In a moment of great insight, Hooper also astutely observed that the big budget Hollywood machine was beginning to influence and infiltrate the genre world:

"They depersonalize the movies. And as a result they try to second-guess the audience. An ugliness is springing up in the genre branch of cinema, in all branches of cinema. These executives are so afraid that someone won't understand something, that films have taken a turn in explaining themselves, leaving the audience nothing to do but to sit there and observe."

A legacy of legends who respect the audience

Hooper knew that there were people like him out there that wanted to see something graphic on screen that also felt true to life. The war in Vietnam had caused audiences to grow accustomed to seeing graphic depictions of violence in a documentary-style form. His vision of "The Texas Chain Saw Massacre" came at the perfect time, even if it's not as gory as everyone remembers. Almost two years before he passed away in 2017, Hooper spoke about his need to bring something new to the genre, explaining "I really was trying to make a film that I wanted to see and hadn't seen before. My sensibilities had been finely attuned to what I wanted to see as an audience member. Even the great Hammer movies, on which I grew up and which I loved, they had gone away." The timing was perfect for films like "Living Dead" and "Chain Saw" to make a real cultural impact and leave the British sensibility of Gothic horror behind.

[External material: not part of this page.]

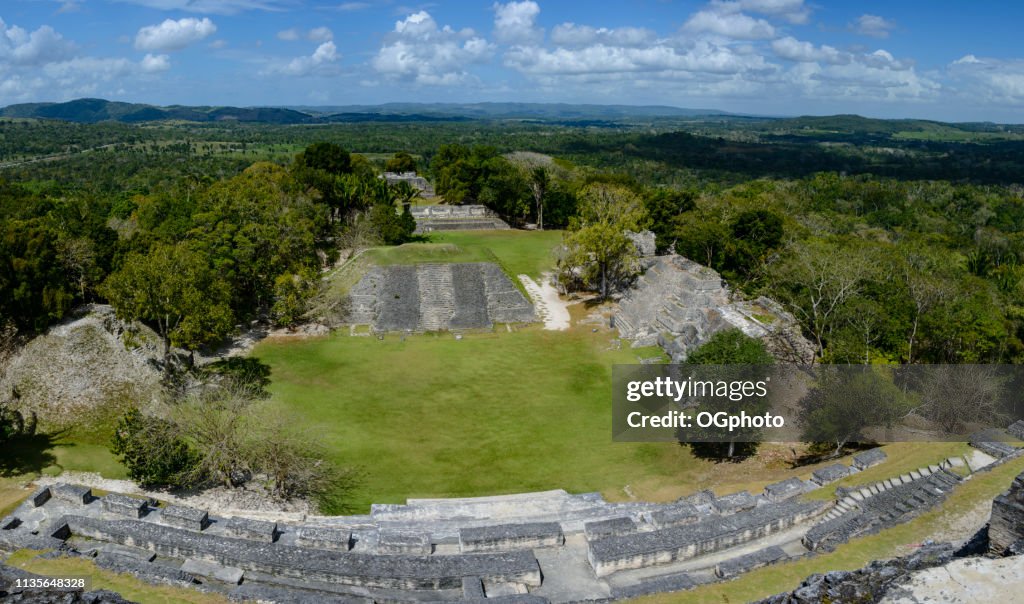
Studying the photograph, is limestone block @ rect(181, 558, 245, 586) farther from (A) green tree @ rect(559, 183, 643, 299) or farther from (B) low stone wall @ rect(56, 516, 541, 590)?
(A) green tree @ rect(559, 183, 643, 299)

Somehow, Roman Polanksi never became labeled solely as a horror director after the incredible success of "Rosemary's Baby." Polanski had made "Repulsion" and "The Fearless Vampire Killers" leading up to his demonic smash hit. The massive box office probably put him in another stratosphere that catapulted him beyond just being considered a new master of horror. Tobe Hooper, Wes Craven, George Romero and David Cronenberg went on to make beloved horror classics that rarely ever catered to Hollywood and always tried to respect the intellect of genre fans. That's more than enough to cement a legacy. However, Hooper may have felt a little jealousy toward Polanski (vie Flashback Files): "I would have liked to end up doing something like "Chinatown."